The sun is a very special star...

I work in a kindergarten class as a teacher's aide. The teacher was teaching nursery rhymes, and we were reading "Twinkle Twinkle Little Star." The kids were directed to draw a picture of the scene, and the teacher emphasized that the sky should be black because the stars only come out at night.

One little girl piped up, saying, "Except for one very special star, and that's the sun, which comes out in the day." Very true, little girl! Good for you.

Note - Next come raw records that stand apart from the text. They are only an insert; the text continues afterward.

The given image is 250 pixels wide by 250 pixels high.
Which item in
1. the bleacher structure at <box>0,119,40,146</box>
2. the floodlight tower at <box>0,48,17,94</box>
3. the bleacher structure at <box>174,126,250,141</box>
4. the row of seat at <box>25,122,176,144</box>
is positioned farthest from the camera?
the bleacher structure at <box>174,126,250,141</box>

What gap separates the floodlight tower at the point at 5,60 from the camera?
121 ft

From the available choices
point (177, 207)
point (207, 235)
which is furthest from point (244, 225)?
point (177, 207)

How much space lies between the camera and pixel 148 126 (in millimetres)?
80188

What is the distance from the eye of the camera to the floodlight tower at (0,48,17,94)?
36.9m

Our 'very special star' has had indigestion lately. It is an active star and not immune to blurps and belches. When these happen they are called CME's or Coronal Mass Ejections. The sun pitches a filament of plasma off itself and it hurls out into space. If the sunspot from which it emanates is pointed into the blackness of space (where all the other not-so-special stars are, lol) then it floats harmlessly away. That is good. If the sunspot is pointing in a direction of the earth, when the CME ejects and travels through space, it will hit the earth. That could be bad.

The force with which the CME ejects is on a rating system. Just as earthquakes are rated on a Richter scale, and tornadoes are rated on a Fujita scale, (F-scale) so are CME's. Here is spaceweather.com's explanation of the rating system for solar flares;
The Classification of X-ray Solar Flares or "Solar Flare Alphabet Soup"

A solar flare is an explosion on the Sun that happens when energy stored in twisted magnetic fields (usually above sunspots) is suddenly released. Flares produce a burst of radiation across the electromagnetic spectrum, from radio waves to x-rays and gamma-rays.

Scientists classify solar flares according to their x-ray brightness in the wavelength range 1 to 8 Angstroms. There are 3 categories: X-class flares are big; they are major events that can trigger planet-wide radio blackouts and long-lasting radiation storms. M-class flares are medium-sized; they can cause brief radio blackouts that affect Earth's polar regions. Minor radiation storms sometimes follow an M-class flare. Compared to X- and M-class events, C-class flares are small with few noticeable consequences here on Earth.
There is a difference between a solar flare and a coronal mass ejection, but let's not get too technical. You can read about the difference here. Suffice it to say that if a flare or a CME knocks out your power, you won't care which is which.

All this to say that the sun has been extremely active this week. Spaceweather's report today says,
"CHANCE OF FLARES: NOAA forecasters estimate a 50% chance of X-class solar flares and an 80% chance of M-class solar flares today. The source would be active sunspot AR1748, which is turning toward Earth.
ANOTHER X-FLARE ON MAY 15: When the week began, the sun hadn't unleashed an X-flare all year long. In only two days, sunspot AR1748 has produced four. The latest X-flare from this active sunspot occured on May 15th at 0152 UT.
In summary, AR1748 has produced an X1.7-class flare (on May 13), an X2.8-class flare (on May 13), an X3.2-class flare (on May 14), and an X1-class flare (on May 15). These are the strongest flares of the year, and they signal a significant increase in solar activity."

Pretty, isn't it?! The LORD does good work!